From Individual Learning to Market Equilibrium: Correcting Structural and Parametric Biases in RL Simulations of Economic Models
Ruxin Chen, Zeqiang Zhang
TL;DR
The paper investigates how naive reinforcement learning can misalign with competitive equilibrium in a dynamic search-and-matching labor market due to a structural agency-structure bias and a parametric cost-discounting bias. It proposes Calibrated Mean-Field Reinforcement Learning (Calibrated MF-RL), which fixes the macro field via a mean-field formulation and calibrates the vacancy cost with $c_{\text{eff}}=\left(1+\tfrac{r}{\lambda}\right)c$ to reflect intertemporal capital costs. The authors show analytically and computationally that naive RL diverges from the equilibrium, while the calibrated MF-RL converges to the theory-provided steady state; ablation studies confirm that both corrections are necessary. The method provides a scalable, principled way to model learning agents in economic systems, bridging RL with classical equilibrium analysis and enabling more faithful computational social science.
Abstract
The application of Reinforcement Learning (RL) to economic modeling reveals a fundamental conflict between the assumptions of equilibrium theory and the emergent behavior of learning agents.

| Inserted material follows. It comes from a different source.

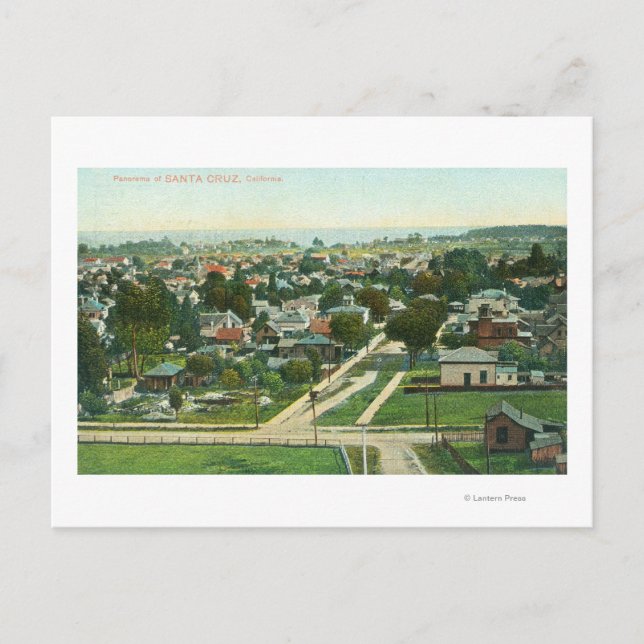 Carte Postale Vue aérienne de la ville de Santa Cruz, CA (Devant)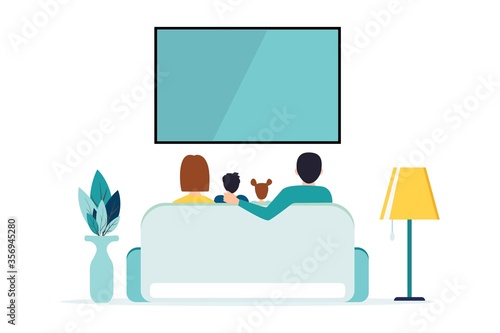 People watching the news, on a white background, vector illustration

While canonical economic models assume atomistic agents act as `takers' of aggregate market conditions, a naive single-agent RL simulation incentivizes the agent to become a `manipulator' of its environment. This paper first demonstrates this discrepancy within a search-and-matching model with concave production, showing that a standard RL agent learns a non-equilibrium, monopsonistic policy. Additionally, we identify a parametric bias arising from the mismatch between economic discounting and RL's treatment of intertemporal costs. To address both issues, we propose a calibrated Mean-Field Reinforcement Learning framework that embeds a representative agent in a fixed macroeconomic field and adjusts the cost function to reflect economic opportunity costs. Our iterative algorithm converges to a self-consistent fixed point where the agent's policy aligns with the competitive equilibrium. This approach provides a tractable and theoretically sound methodology for modeling learning agents in economic systems within the broader domain of computational social science.